Before you index large datasets, I would highly recommend splitting up large files to chucks no bigger than 1GB in size. This will not only help them index faster, but you’ll get a lot less errors while indexing. There are a lot of ways to do this but I used a program called G-Split (https://www.gdgsoft.com/gsplit) which made it really quick and easy. You can pick how big you want the chunks to be, what it should name the files etc.
For organizational purposes, I made two directories, data and indexes. In each of those directories, I would make a sub directory for each dataset. For instance in data I may have a sub directory called “collection_1” with all of the data from the collection 1 dump in chunks no bigger than 1 GB. In the index directory I will have a directory called “collection_1_index” where I have Filelocator pro store the index it’s making.
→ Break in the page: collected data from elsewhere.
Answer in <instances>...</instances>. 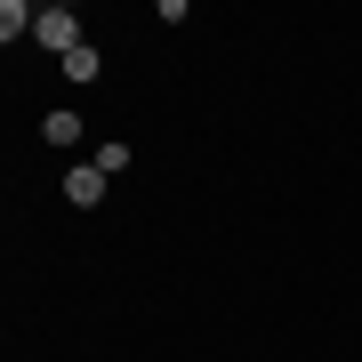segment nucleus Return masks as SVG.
Masks as SVG:
<instances>
[{"label":"nucleus","instance_id":"20e7f679","mask_svg":"<svg viewBox=\"0 0 362 362\" xmlns=\"http://www.w3.org/2000/svg\"><path fill=\"white\" fill-rule=\"evenodd\" d=\"M40 25V8H25V0H0V40L16 49V33H33Z\"/></svg>","mask_w":362,"mask_h":362},{"label":"nucleus","instance_id":"423d86ee","mask_svg":"<svg viewBox=\"0 0 362 362\" xmlns=\"http://www.w3.org/2000/svg\"><path fill=\"white\" fill-rule=\"evenodd\" d=\"M89 161L105 169V177H121V169H129V145H121V137H113V145H97V153H89Z\"/></svg>","mask_w":362,"mask_h":362},{"label":"nucleus","instance_id":"f257e3e1","mask_svg":"<svg viewBox=\"0 0 362 362\" xmlns=\"http://www.w3.org/2000/svg\"><path fill=\"white\" fill-rule=\"evenodd\" d=\"M33 40H40V49H57V57H73V49H81V16H73V8H40Z\"/></svg>","mask_w":362,"mask_h":362},{"label":"nucleus","instance_id":"7ed1b4c3","mask_svg":"<svg viewBox=\"0 0 362 362\" xmlns=\"http://www.w3.org/2000/svg\"><path fill=\"white\" fill-rule=\"evenodd\" d=\"M57 65H65V81H73V89H89V81L105 73V57L89 49V40H81V49H73V57H57Z\"/></svg>","mask_w":362,"mask_h":362},{"label":"nucleus","instance_id":"f03ea898","mask_svg":"<svg viewBox=\"0 0 362 362\" xmlns=\"http://www.w3.org/2000/svg\"><path fill=\"white\" fill-rule=\"evenodd\" d=\"M65 202H73V209H97V202H105V169H97V161H73V169H65Z\"/></svg>","mask_w":362,"mask_h":362},{"label":"nucleus","instance_id":"39448f33","mask_svg":"<svg viewBox=\"0 0 362 362\" xmlns=\"http://www.w3.org/2000/svg\"><path fill=\"white\" fill-rule=\"evenodd\" d=\"M40 137H49V145H81V113H49Z\"/></svg>","mask_w":362,"mask_h":362}]
</instances>
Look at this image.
Thankfully storage space is really cheap so I bought an 8 TB hard drive to store the data on.
Making the index:
While making the index, I highly suggest making an index for each set of data rather than one massive index. It just makes things quicker overall and much more useable. With some particularly large datasets (100 GB plus), I would even have to split them into a couple of indexes. When you use the command line interface we’ll talk about in the next section, it will make the search process painless even with a large number of indexes.
After making the index:
Once the indexes are made, when you go to search them you’ll notice that the graphical interface feels super sluggish. For some reason, Filelocator pro starts doing searches while you’re typing in the search term (like google does). That might be fine for searches of small datasets but for big ones, it can bog you down. I started typing my terms into a text file and just loading that in to search.
What I finally decided to do was use the command line interface to run my searches. I wrote a very basic python wrapper to take all of the terms from a text file and search all of the indexes listed in another text file. All of the results are placed in an HTML file with a built in header graphic and all of the terms are bolded to make them easier to find in the results. I posted the code here: https://github.com/azmatt/DuckHunt
This makes it really easy to run big batches of searches unattended and quickly scan through the results. I have two different index lists. One that has all of the indexes in it, and one that only has indexes for datasets that have phone numbers. That way if I’m searching phone numbers, I don’t waste time searching data that won’t contain any.
While searching your indexes:
It’s always a good idea to search for the username of an email in addition to the full email. For instance if you’re searching for [email protected], you should also search example034 by itself to find results at Hotmail, etc. Unfortunately, a Filelocator pro idiosyncrasy forces that issue. When doing searches for emails, the results were taking FAR too long to come back, if they came back at all.
I reached out to their tech support and they told me that it was splitting the email at the ‘@’ into two different searches. Because of this you never want to search for full email addresses, just the unique username (or a unique domain) part. Fortunately this isn’t usually a deal breaker since searching for the username is a best practice anyway.
Whenever you’re searching data, you should always know what your data looks like and do some test searches. One area where that is particularly true is phone numbers. Most datasets don’t have any special characters between the numbers but some have country codes and some don’t.
Another special idiosyncrasy is that Filelocator pro finds partial hits on words, but not on numbers. Searching for “matt0177” will also hit on “matt01773.” This is fine. What sucks is searching for 9155551212 will hit on that but WILL NOT hit on 19155551212. Because of that I recommend searching for phone numbers both with and without the country code.
This whole process feels a little rough around the edges at times but it’s a pretty low effort way to make huge datasets searchable and useable for OSINT efforts.